[Short text fragments from websites]
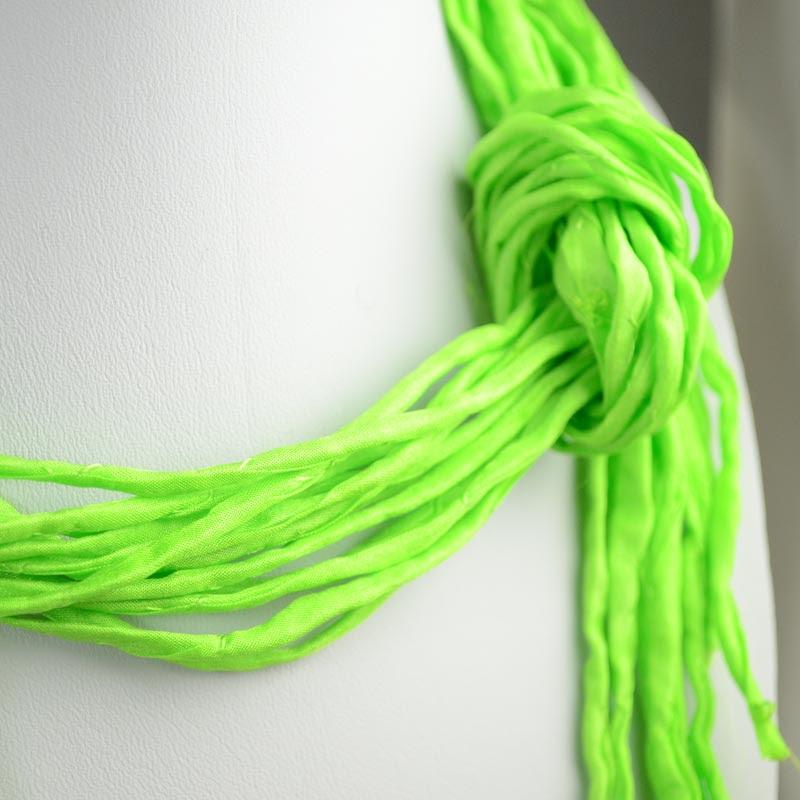 s36062 Stringing -  Silk Strings - Lime Crime (1)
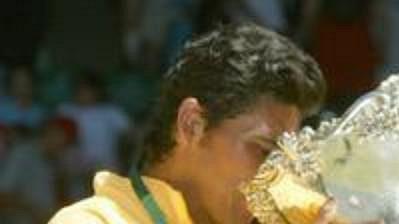 Australský tenista Mark Philippoussis pije z Davisova poháru, vedle něj je kapitán týmu John Fitzgerald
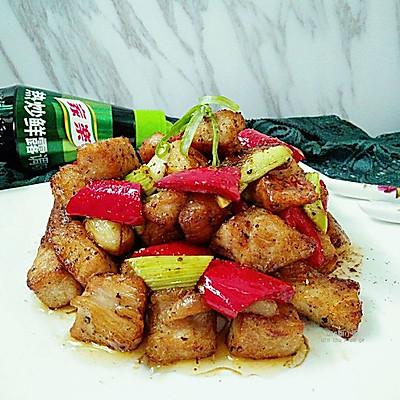 【鲜香黑椒蒜子肉】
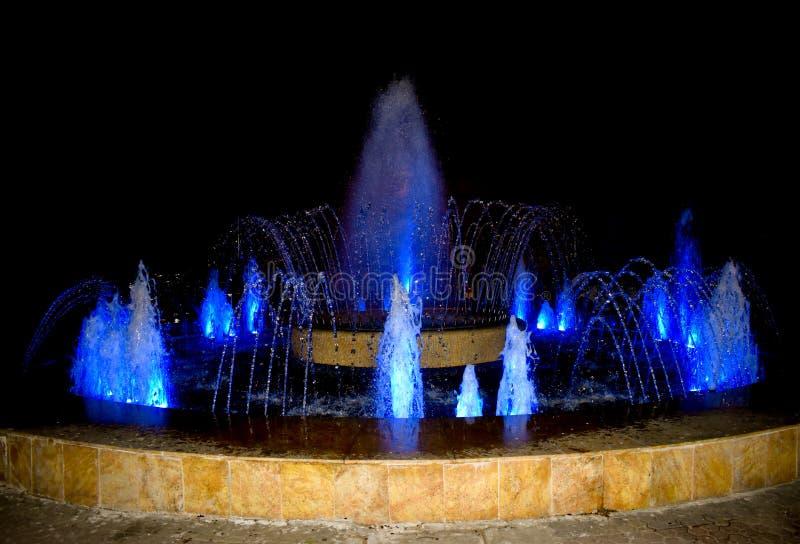 在城市的喷泉,您能休息和放松,当看水小河的新的形状时 多媒体五颜六色的喷泉 免版税库存图片
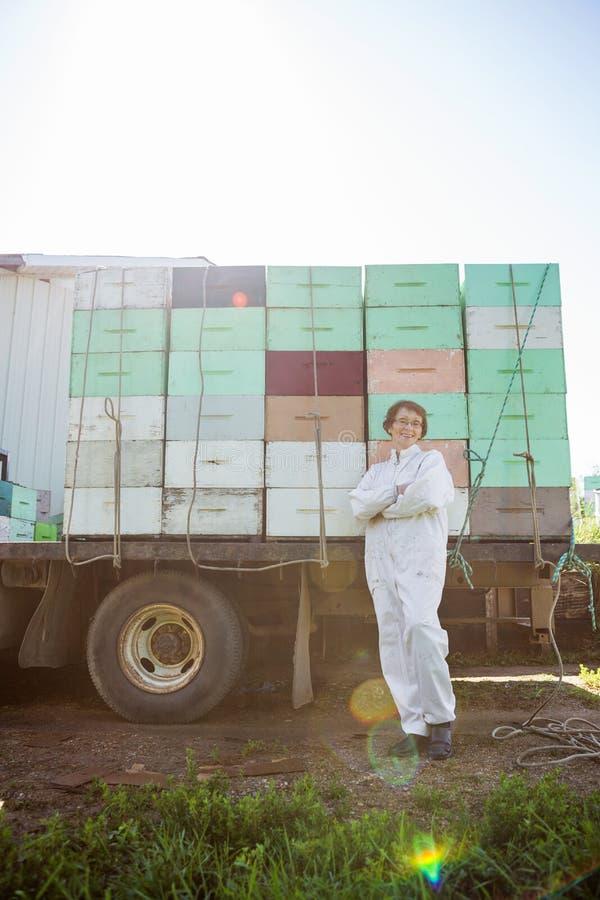 Pszczelarki pozycja Przeciw ciężarówce Ładującej Z obraz stock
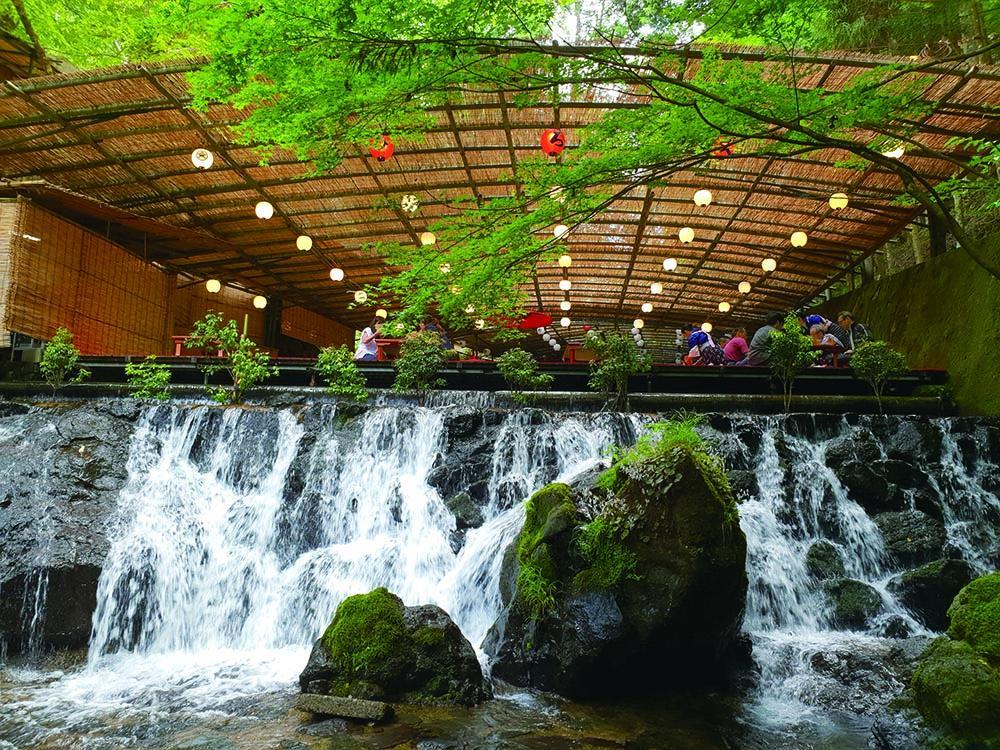 京都夏日限定美食:川床料理与流水素面 和风拂面凉一下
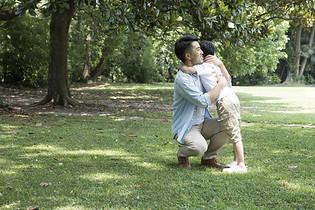 父子公园踏青图片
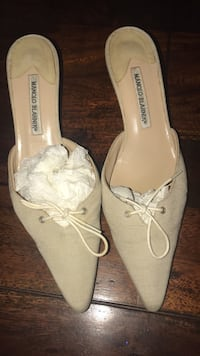 Manolo Blahnik size 40 good condition  Toronto, M4G 1E5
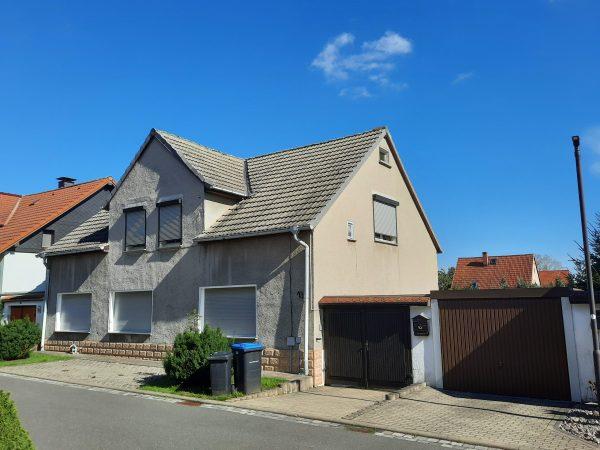 Benndorf: solides Einfamilienhaus mit Garten zu verkaufen!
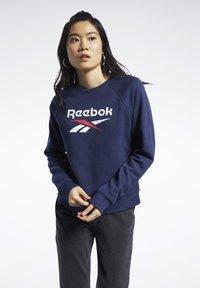 Reebok Classic - CLASSICS BIG VECTOR CREW SWEATSHIRT - Sweatshirt - blue - 0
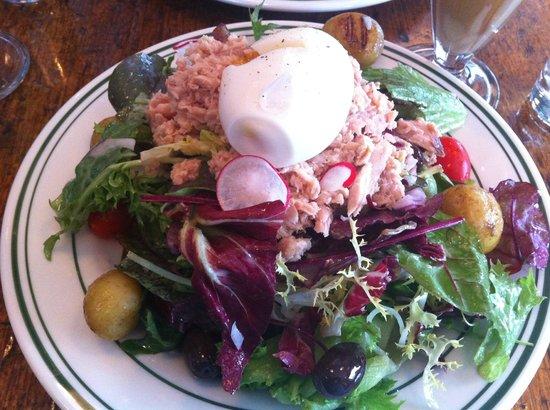 Granola: niçoise salad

▶ REQUIRED WORK
Leaving out the pictures, restate word for word the lines above from the one containing "京都夏日限定美食:川床料理与流水素面 和风拂面凉一下" through the end of the records, both ends included.

▶ ANSWER TO THE EXERCISE
 京都夏日限定美食:川床料理与流水素面 和风拂面凉一下
 父子公园踏青图片
 Manolo Blahnik size 40 good condition  Toronto, M4G 1E5
 Benndorf: solides Einfamilienhaus mit Garten zu verkaufen!
 Reebok Classic - CLASSICS BIG VECTOR CREW SWEATSHIRT - Sweatshirt - blue - 0
 Granola: niçoise salad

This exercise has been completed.